Perusing through available statistics, he concluded that Nigeria has the highest incidence of sudden cardiac deaths.
“The simple reason being that Nigeria has a high population and also a vibrant sports nation. There are triggers to these deaths…but most of them just happen without any triggers.”
He explained cardiac arrest as a phenomenon where the electrical system of the heart is thrown into disarray leading to an uncoordinated beating of the heart.
“The heart is therefore unable to pump blood as it’s supposed to, leading to a cessation.”
He also differentiated cardiac arrest from heart attack which is a circulatory problem. According to Dr. Pambo who is also a CAF sports medicine instructor, FIFA National Project leader for football for health and team physician for Ghana’s Black Stars Team B, “in heart attack there is a blocking of blood flow in the blood vessels ultimately leading to arrest.”
He explained further that “heart attacks are not as sudden as cardiac arrest”. Dr. Pembo explained that heart attack gives warning signs such as chest pain, difficulty in breathing, dizziness and so on.
“Cardiac arrest warning signs are extremely similar to those of heart attack, but the signs are immediately followed by a sudden collapse. Unfortunately for most people, the first sign is actually a collapse”.
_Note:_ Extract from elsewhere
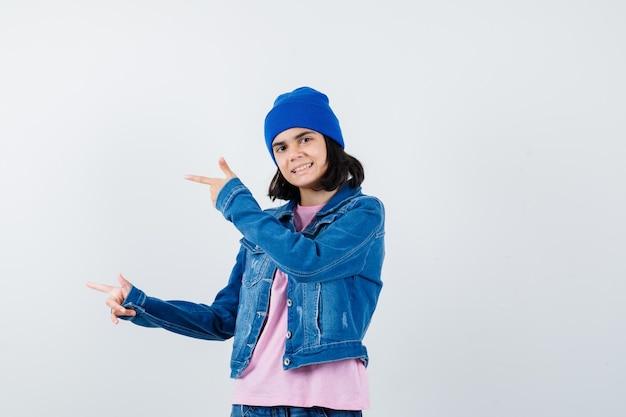 분홍 티셔츠 진 재킷에 검지 손가락으로 왼쪽을 가리키는 10대 여성이 쾌활해 보인다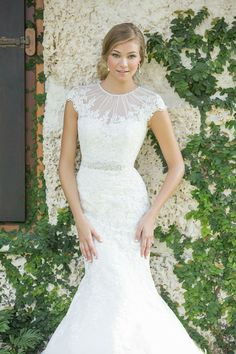 Loving this #lace #vintage wedding gown. The detail around the neckline is stunning! {Madison James}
He also spoke of possible genetic link. “The statistics lay more occurrences on blacks because their hearts especially West Africans have an exaggerated adaptation to physical activity. They have much thicker heart walls which tends to mimic cardiomyopathy.
“Therefore during screening it is difficult to even distinguish HCM from a normal African adaptation. Also, for most black players, the first time they get screened is when they’re invited to the national teams. At that stage, it is extremely difficult to advise people to give up sports.
“In the case of ‘whites’, they do screening at an early age which makes it easier to identify children with risk factors and then advise them to give up sports entirely.
“As much as these medical conditions cannot be eradicated, it’s important for stakeholders to place a lot of emphasis on pre season medical screening, improve resuscitation skills, and also acquire modern life saving equipment.”
On prevention, Dr. Pambo remarked that the first step will be a well detailed report of the player’s medical history. He advised that certain questions should be examined: “Does he get tired easily when playing? Does dizziness occur? Any family history of sudden death?
“From history we do an ECG to assess cardiac function. We progress to do an ECHO or Cardiac MRI. All these investigations should help diagnose cardiomyopathy easily.”
He also advised on exercising the body. “As much as exercise is good for the heart, any one diagnosed with any heart condition should not exercise without consulting a doctor as not all exercises are helpful.